Denial of the truth of history has repercussions for each of us and our stories. As individuals and as a nation, we must face the rights and wrongs and learn from uncovering the truth of history, however painful. For example, for a long time, history books in the United States denied the degree to which U.S. history included violating the rights and lives of certain groups, such as American Indians and African-Americans.

Facing the "stains" of our past is the way to begin working toward redressing the wrongs and moving forward. Human rights and dignity can be achieved only if we face the past and resolve to admit responsibility and error. The Turkish denial campaign continues today.

Remembrance is an important part of history. Here are two poems. The first is written by an Armenian poet, Siamanto (1878-1915), who was killed by Turkish security agents.

"And the spirits of all the dead, tonight,
Through my own eyes and soul,
Are awaiting the dawning of the light,
So that, to humanize the cruelty
Of our inhuman lives,
Perhaps from above a drop of light
May fall upon the murdered and the murderer alike."

More than 80 years later, New Jersey-born Armenian-American poet Peter Balakian gives voice in his poetry collection Sad Days of Light (Carnegie Mellon Press) to memories of his Armenian grandparents and other family members who survived the 1915 genocide. With a mixture of emotions from rage to love, he records his story and that of the Armenian people. In the following poem, he traces his grandmother's terrible ordeal as she was driven from her ancestral home.

Road to Aleppo, 1915

There must have
been a flame
like a leaf
eaten in the sun
that followed you.
A white light
that rose higher
than the mountain
and singed the corner
of your eye
when you turned
to find the screaming
trees dissolving
to the plain.
Even when the sun
dropped, there was a heat
like the ground
of needles stirring
up your legs,
and in a light
and dying wind
the throat of boys
droning like the sheep
beyond the hill
kept ringing
in your ears.
The silence
of the ground
filled the high
empty sky.
Your breath
like horizon
settled into black,
and you stuttered
every mile
to your daughter's
shorter step.
The moaning air
almost gone
filled inside
your dress.

Activities to do in class or home:

By Joyce Apsel, SPECIAL TO THE CITIZEN-TIMES

1. Discuss and write your reaction to these two poems in your diary.

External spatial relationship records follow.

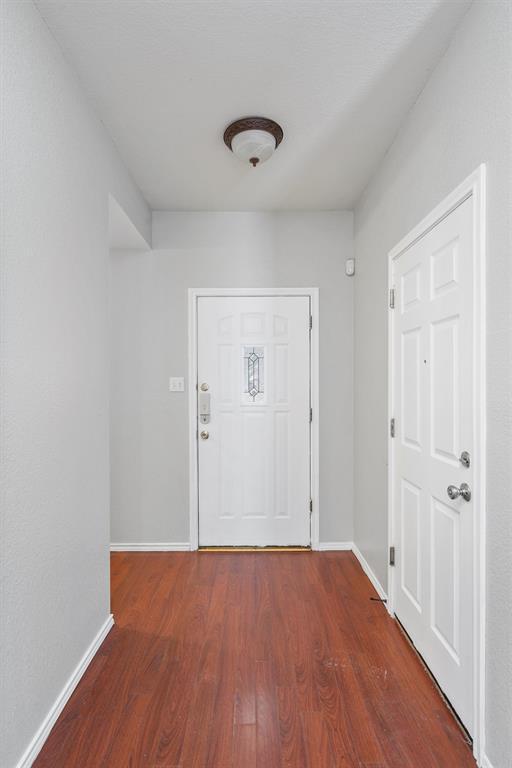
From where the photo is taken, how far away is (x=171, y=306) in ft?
10.1

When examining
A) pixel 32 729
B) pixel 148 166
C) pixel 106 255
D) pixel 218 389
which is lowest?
pixel 32 729

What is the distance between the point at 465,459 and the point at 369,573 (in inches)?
59.0

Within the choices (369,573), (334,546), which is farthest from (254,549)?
(369,573)

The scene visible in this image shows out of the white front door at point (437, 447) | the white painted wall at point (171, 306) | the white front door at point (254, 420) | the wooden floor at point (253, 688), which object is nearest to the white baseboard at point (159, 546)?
the white painted wall at point (171, 306)

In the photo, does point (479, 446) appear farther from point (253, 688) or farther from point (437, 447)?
point (253, 688)

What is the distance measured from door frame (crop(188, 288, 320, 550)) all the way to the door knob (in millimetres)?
1587

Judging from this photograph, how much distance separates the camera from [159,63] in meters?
1.66

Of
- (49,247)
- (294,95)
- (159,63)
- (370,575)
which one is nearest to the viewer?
(49,247)

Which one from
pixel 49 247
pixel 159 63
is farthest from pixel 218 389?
pixel 159 63

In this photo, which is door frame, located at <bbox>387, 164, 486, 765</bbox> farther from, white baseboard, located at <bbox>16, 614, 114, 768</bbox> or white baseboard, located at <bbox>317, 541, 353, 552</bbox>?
white baseboard, located at <bbox>317, 541, 353, 552</bbox>

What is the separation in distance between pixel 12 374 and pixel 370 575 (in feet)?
7.64

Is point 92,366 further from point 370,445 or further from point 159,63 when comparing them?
point 370,445

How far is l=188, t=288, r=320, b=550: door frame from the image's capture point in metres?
3.08

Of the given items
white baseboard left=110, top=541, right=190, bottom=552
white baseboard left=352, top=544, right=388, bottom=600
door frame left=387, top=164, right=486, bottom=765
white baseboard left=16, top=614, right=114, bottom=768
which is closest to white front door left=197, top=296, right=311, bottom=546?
white baseboard left=110, top=541, right=190, bottom=552
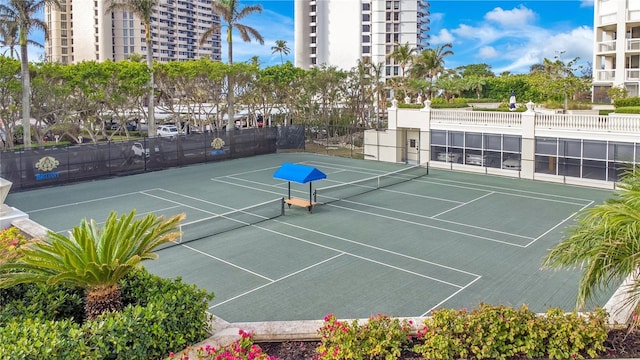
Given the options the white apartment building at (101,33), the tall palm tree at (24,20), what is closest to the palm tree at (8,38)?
the tall palm tree at (24,20)

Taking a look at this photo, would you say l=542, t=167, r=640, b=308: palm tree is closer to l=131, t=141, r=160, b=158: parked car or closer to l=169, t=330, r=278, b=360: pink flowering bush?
l=169, t=330, r=278, b=360: pink flowering bush

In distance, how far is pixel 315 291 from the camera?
15.5 m

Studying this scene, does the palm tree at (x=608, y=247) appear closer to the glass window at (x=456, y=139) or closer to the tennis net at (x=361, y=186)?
the tennis net at (x=361, y=186)

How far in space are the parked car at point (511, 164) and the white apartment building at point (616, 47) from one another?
20250mm

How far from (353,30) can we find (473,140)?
86.7m

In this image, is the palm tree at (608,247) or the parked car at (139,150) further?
the parked car at (139,150)

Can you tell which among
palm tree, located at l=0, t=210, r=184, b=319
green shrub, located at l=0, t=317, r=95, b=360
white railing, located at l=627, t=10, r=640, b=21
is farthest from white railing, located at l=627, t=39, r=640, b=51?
green shrub, located at l=0, t=317, r=95, b=360

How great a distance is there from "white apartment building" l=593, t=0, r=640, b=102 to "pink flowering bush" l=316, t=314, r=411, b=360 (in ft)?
162

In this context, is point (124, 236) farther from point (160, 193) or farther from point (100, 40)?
point (100, 40)

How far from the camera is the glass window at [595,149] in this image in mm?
32422

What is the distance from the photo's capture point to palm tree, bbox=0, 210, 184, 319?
9078 millimetres

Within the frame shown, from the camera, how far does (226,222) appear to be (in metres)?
23.5

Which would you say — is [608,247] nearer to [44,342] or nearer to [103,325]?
[103,325]

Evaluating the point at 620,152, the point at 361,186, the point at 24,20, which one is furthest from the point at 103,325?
the point at 24,20
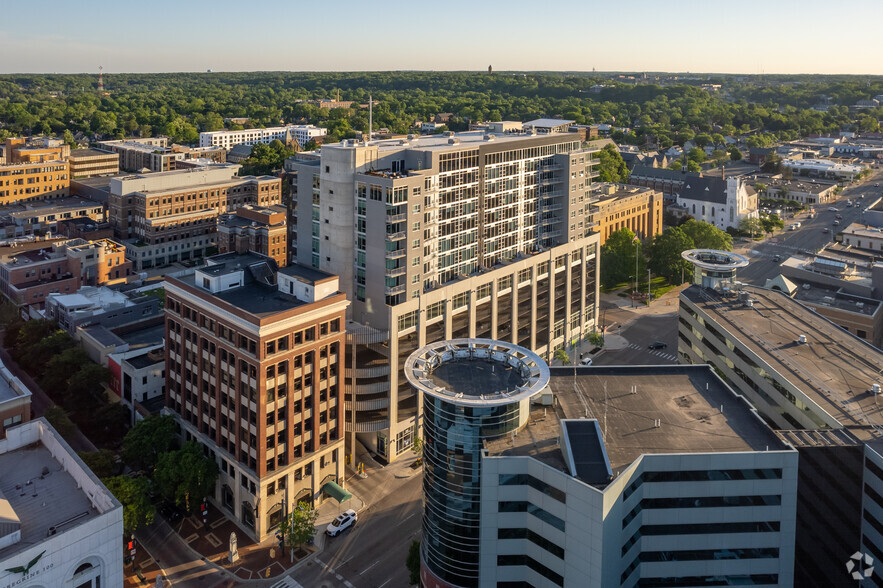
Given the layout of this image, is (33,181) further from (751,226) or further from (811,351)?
(811,351)

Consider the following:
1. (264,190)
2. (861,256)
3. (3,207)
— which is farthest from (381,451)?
(3,207)

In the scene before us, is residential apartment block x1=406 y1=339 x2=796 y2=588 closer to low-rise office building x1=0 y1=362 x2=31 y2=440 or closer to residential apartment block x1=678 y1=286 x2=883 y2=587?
residential apartment block x1=678 y1=286 x2=883 y2=587

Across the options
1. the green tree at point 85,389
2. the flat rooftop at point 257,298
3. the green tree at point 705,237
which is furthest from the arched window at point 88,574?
the green tree at point 705,237

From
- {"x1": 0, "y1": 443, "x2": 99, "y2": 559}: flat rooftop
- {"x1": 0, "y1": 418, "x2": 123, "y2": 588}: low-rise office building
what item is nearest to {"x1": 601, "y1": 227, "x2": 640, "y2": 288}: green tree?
{"x1": 0, "y1": 443, "x2": 99, "y2": 559}: flat rooftop

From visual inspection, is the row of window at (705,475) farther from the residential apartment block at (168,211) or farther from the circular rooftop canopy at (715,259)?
the residential apartment block at (168,211)

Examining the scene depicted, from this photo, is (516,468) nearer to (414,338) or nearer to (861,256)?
(414,338)

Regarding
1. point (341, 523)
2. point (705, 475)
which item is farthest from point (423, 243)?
point (705, 475)
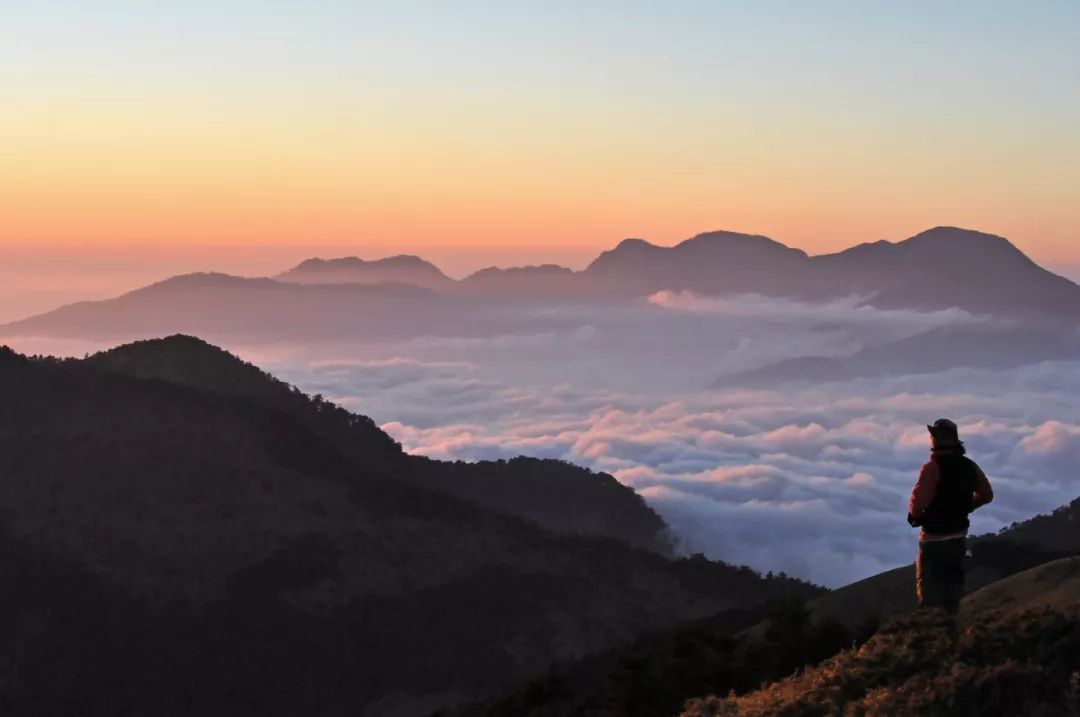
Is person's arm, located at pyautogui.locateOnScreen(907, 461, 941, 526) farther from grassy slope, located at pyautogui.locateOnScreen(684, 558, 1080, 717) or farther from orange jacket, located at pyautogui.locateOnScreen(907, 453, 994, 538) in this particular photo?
grassy slope, located at pyautogui.locateOnScreen(684, 558, 1080, 717)

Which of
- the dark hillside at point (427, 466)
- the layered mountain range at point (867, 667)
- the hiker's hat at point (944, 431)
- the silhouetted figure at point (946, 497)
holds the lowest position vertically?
the layered mountain range at point (867, 667)

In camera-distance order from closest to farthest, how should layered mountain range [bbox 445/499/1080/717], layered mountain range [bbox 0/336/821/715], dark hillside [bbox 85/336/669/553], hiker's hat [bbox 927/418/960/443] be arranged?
layered mountain range [bbox 445/499/1080/717], hiker's hat [bbox 927/418/960/443], layered mountain range [bbox 0/336/821/715], dark hillside [bbox 85/336/669/553]

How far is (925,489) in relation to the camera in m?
16.8

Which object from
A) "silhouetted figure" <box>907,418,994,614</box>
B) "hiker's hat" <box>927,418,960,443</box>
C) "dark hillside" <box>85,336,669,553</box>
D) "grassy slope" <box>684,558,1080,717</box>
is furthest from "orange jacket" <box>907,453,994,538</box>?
"dark hillside" <box>85,336,669,553</box>

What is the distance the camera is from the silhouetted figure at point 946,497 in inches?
659

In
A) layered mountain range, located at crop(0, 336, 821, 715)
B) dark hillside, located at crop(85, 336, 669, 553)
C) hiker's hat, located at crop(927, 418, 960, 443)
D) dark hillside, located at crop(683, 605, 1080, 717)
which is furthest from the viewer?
dark hillside, located at crop(85, 336, 669, 553)

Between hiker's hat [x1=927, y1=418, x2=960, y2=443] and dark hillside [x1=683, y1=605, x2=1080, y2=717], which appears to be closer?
dark hillside [x1=683, y1=605, x2=1080, y2=717]

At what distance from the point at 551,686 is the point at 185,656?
189ft

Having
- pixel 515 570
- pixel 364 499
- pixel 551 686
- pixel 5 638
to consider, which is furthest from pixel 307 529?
pixel 551 686

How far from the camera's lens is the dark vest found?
16750mm

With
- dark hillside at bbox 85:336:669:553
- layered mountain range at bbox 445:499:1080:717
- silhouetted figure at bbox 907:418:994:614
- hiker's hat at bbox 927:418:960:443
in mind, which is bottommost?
layered mountain range at bbox 445:499:1080:717

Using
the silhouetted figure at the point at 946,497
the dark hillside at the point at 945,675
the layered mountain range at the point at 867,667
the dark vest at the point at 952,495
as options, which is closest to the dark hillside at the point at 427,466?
the layered mountain range at the point at 867,667

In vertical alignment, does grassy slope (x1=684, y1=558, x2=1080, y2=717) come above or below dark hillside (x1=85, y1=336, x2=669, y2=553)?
below

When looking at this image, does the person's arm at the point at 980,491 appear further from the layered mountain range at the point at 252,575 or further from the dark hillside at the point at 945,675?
the layered mountain range at the point at 252,575
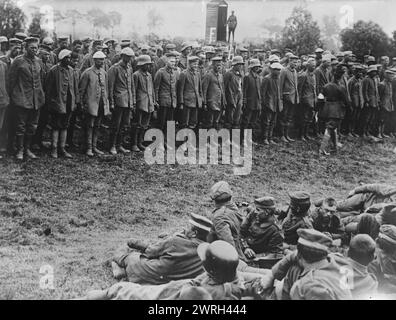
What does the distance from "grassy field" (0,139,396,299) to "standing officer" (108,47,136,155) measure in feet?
1.93

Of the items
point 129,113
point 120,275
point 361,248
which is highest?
point 129,113

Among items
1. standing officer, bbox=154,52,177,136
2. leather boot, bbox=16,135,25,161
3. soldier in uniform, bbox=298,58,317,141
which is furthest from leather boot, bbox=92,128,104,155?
soldier in uniform, bbox=298,58,317,141

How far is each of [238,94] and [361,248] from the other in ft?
22.4

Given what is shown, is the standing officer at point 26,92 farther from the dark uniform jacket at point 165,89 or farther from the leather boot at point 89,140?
the dark uniform jacket at point 165,89

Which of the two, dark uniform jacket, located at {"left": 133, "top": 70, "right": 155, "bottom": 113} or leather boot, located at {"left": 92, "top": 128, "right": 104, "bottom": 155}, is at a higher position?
dark uniform jacket, located at {"left": 133, "top": 70, "right": 155, "bottom": 113}

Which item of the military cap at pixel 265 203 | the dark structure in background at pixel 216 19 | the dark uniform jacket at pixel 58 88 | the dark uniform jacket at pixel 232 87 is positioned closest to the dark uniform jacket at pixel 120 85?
the dark uniform jacket at pixel 58 88

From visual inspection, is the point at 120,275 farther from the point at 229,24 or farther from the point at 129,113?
the point at 229,24

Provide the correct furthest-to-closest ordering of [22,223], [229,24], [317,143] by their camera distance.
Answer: [229,24]
[317,143]
[22,223]

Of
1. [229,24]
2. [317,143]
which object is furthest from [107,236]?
[229,24]

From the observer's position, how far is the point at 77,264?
5711 mm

For more information on the history of the Armenians see: Faces---Armenia: World Cultures (available at www.cobblestonepub.com); Some of US Survived: The Story of an Armenian Boy, Kerop Bedousian(Farrar Strauss, 1978); The Road from Home: The Story of an Armenian Girl, David Kherdian(Greenwillow, 1979). For an Armenian American memoir see Black Dog of Fat, Peter Balakian (Broadway Books, 1997) and see The Armenian Genocide in Perspective and Denial and History by historian Richard G. Hovannisian. Access the web-site: www.armenian-genocide.org
2. The International Criminal Court is a new international body which has been established to prosecute perpetrators of crimes against humanity, genocide and other crimes. Research the history of the International Criminal Court. Do you think that creating such a court is a way to deter individuals from committing genocide and other atrocities in the future?
3."Sacred Spaces" Barsamian, the American-born son and grandson of Armenian genocide survivors, is an artist who creates pieces that symbolize the genocide, both the depths of its horrors and the miracle of survival. His mixed media exhibit of images and objects such as dried flowers, twigs and lace abandons "the traditional gallery format and (creates) an unexpected environment that engages people in a new way, not only to see my history, but to put it in context," he says.